> [Aim of the exercise]:
Which lines of the entries below hold the word "StyleSheet"? Report each of them.

> [Available data]:
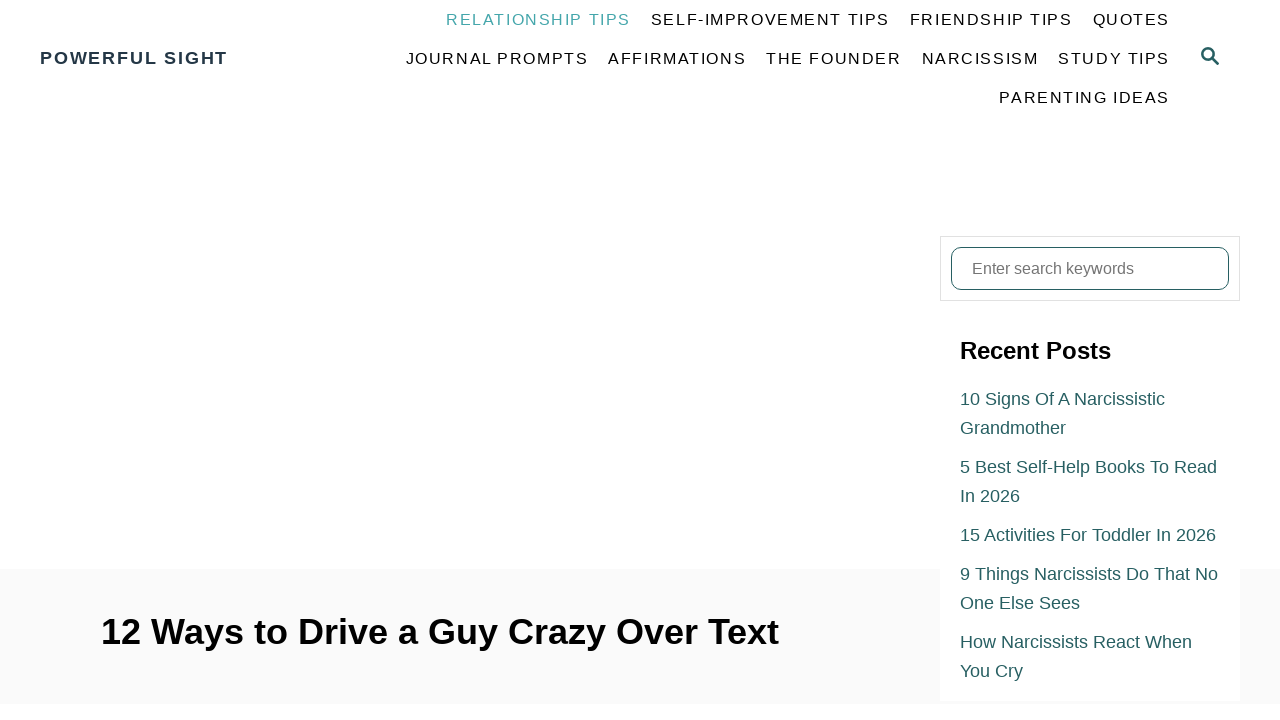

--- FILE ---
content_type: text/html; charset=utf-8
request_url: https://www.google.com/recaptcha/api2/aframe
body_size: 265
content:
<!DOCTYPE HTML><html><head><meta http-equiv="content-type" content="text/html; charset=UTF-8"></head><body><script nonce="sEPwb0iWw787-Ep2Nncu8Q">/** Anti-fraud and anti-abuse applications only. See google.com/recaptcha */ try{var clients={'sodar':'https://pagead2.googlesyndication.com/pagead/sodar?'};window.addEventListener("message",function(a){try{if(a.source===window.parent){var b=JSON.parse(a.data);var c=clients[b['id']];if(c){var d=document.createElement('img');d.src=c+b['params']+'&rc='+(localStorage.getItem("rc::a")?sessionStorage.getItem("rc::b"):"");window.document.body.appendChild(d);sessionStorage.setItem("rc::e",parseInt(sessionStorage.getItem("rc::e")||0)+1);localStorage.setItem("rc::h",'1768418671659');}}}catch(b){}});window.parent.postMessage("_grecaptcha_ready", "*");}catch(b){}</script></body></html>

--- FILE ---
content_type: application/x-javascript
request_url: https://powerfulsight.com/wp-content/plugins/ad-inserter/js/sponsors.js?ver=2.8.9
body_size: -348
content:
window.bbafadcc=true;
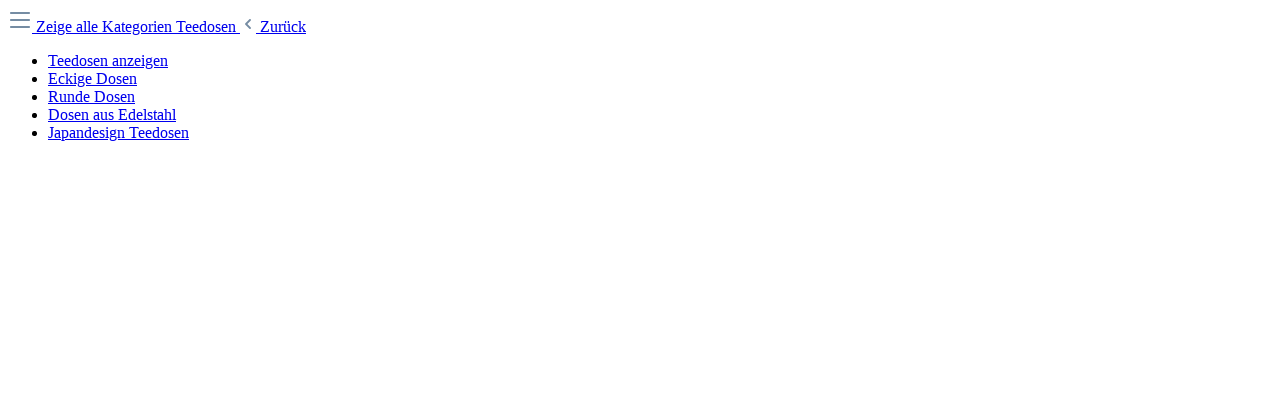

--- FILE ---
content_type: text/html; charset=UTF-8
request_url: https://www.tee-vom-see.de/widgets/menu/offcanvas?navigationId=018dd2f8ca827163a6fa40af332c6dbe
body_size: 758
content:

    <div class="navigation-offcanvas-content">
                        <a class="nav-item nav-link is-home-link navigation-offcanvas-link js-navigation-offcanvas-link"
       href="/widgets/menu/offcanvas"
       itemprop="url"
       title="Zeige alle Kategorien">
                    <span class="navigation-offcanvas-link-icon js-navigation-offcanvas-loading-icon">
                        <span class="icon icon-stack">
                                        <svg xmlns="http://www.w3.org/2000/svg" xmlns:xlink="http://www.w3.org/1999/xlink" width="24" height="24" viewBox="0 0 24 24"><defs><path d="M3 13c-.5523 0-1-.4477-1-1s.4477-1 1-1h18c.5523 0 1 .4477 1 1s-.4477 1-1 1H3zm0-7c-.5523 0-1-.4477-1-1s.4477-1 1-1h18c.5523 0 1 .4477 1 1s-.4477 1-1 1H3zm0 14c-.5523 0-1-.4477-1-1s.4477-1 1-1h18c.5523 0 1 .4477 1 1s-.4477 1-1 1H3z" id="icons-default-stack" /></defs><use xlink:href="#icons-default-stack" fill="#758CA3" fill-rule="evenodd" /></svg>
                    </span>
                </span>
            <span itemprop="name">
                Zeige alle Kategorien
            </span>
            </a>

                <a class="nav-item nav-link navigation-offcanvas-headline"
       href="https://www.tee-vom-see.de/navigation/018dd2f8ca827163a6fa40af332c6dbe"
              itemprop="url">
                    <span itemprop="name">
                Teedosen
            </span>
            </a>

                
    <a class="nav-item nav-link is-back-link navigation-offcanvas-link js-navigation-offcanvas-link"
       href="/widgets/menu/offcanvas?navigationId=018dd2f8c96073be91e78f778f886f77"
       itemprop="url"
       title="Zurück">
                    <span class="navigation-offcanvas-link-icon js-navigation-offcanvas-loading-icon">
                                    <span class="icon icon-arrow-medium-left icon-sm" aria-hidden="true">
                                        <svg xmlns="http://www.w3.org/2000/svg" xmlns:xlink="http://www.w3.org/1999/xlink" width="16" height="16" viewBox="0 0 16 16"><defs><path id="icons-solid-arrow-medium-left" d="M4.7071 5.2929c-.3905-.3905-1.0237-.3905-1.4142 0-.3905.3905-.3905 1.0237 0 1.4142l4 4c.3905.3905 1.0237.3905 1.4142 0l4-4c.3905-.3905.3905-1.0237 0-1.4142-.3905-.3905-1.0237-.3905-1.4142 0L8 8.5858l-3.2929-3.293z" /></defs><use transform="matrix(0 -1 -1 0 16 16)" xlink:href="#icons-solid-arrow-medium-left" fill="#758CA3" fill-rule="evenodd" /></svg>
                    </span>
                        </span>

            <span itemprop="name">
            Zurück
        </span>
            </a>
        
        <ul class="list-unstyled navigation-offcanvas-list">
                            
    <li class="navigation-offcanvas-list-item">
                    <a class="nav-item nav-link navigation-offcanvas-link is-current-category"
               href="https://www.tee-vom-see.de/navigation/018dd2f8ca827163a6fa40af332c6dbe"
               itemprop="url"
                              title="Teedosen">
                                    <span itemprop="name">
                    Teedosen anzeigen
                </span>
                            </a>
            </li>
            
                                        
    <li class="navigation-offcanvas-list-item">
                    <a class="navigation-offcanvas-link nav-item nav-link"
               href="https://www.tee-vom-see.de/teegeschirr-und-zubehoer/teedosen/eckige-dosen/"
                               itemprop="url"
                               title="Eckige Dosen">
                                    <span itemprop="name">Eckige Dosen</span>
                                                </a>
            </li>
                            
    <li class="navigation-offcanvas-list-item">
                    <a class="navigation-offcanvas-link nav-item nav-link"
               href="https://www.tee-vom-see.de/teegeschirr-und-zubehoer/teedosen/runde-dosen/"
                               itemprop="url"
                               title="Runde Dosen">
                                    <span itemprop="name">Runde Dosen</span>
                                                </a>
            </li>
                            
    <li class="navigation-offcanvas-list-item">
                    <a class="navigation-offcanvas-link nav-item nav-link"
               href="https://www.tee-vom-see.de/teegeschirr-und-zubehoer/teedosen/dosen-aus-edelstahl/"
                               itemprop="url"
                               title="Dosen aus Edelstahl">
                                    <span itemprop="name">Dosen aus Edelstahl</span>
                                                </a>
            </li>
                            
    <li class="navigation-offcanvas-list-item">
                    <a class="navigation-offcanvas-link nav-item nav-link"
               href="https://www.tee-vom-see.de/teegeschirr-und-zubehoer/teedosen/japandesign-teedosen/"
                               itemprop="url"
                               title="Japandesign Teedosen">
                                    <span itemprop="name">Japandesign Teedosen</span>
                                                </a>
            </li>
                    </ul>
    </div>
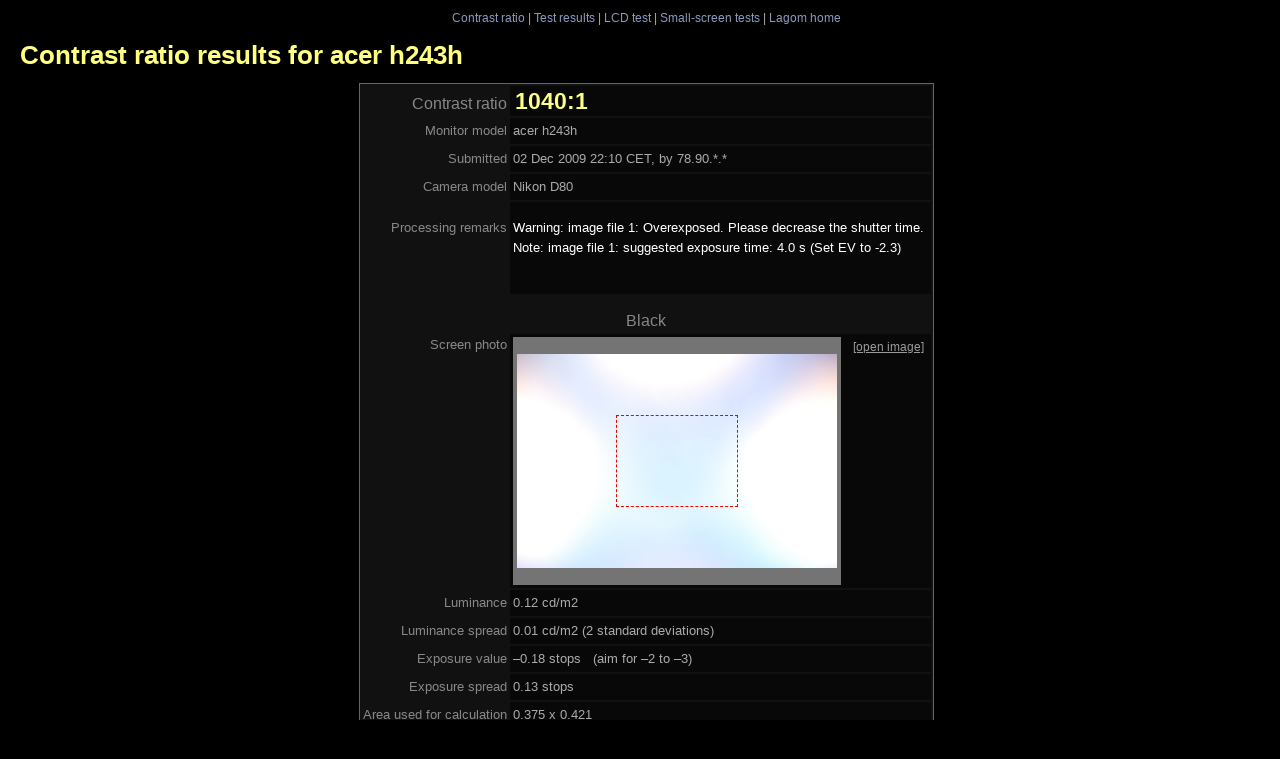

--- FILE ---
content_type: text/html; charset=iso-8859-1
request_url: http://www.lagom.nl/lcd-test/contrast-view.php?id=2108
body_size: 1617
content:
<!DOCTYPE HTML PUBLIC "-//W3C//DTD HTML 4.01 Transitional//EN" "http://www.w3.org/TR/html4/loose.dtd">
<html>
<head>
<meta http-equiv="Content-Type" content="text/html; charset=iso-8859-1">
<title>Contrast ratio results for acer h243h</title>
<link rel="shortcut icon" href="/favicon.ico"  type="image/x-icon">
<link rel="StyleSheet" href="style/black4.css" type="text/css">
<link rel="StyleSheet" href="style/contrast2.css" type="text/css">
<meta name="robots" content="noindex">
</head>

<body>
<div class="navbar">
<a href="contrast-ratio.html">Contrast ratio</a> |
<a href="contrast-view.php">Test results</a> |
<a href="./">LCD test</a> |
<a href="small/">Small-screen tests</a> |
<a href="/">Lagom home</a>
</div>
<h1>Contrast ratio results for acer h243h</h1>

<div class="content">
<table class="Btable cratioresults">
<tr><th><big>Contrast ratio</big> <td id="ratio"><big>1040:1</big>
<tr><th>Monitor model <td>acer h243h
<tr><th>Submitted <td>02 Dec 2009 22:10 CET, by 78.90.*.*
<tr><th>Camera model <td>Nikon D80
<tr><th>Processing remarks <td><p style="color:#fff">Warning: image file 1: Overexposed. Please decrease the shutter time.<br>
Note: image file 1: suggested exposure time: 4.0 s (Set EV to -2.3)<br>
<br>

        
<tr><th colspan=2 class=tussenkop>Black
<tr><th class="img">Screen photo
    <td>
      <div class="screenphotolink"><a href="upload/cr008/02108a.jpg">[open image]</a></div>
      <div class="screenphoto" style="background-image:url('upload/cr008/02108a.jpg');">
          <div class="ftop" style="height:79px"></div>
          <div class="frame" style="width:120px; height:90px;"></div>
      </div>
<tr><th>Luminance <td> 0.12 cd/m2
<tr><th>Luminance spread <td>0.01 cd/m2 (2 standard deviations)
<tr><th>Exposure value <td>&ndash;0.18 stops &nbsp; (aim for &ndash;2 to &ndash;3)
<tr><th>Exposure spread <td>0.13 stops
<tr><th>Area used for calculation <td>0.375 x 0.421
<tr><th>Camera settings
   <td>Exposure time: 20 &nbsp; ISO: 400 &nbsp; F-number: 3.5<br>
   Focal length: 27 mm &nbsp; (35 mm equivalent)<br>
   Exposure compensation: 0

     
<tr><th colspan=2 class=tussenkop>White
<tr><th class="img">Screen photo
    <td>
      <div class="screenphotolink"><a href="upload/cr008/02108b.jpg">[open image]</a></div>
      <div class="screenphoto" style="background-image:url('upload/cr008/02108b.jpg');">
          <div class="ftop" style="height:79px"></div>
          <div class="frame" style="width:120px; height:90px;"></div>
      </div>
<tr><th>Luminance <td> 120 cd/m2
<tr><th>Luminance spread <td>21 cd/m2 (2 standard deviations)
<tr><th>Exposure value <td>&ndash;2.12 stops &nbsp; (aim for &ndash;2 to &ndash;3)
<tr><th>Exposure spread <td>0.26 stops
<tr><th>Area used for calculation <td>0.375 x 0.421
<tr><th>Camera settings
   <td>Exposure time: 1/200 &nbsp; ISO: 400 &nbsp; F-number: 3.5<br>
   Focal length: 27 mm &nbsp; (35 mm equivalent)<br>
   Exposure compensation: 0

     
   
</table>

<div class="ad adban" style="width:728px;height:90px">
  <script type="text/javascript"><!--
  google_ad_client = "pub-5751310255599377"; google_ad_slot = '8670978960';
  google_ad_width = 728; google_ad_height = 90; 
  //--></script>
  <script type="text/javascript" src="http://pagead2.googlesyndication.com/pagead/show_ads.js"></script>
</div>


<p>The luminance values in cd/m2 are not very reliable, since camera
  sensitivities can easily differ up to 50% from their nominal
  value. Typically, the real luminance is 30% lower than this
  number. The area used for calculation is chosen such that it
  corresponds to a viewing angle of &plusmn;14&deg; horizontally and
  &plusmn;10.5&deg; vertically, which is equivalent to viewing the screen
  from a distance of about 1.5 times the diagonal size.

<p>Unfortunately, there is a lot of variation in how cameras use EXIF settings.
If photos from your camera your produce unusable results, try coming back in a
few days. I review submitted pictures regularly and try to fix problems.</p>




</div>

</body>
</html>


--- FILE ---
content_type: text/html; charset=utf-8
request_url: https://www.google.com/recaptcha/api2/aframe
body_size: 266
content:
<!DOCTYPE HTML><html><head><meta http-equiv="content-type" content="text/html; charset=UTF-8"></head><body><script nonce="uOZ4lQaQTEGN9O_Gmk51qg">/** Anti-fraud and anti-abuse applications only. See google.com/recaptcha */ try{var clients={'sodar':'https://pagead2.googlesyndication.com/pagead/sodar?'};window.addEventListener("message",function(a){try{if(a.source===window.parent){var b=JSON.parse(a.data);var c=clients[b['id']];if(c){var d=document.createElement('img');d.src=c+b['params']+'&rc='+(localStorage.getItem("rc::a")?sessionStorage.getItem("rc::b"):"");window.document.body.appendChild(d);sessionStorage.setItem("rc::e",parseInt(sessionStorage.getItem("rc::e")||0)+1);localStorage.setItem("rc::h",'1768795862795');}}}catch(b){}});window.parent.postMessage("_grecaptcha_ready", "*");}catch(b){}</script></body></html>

> [Solution below]:
<link rel="StyleSheet" href="style/black4.css" type="text/css">
<link rel="StyleSheet" href="style/contrast2.css" type="text/css">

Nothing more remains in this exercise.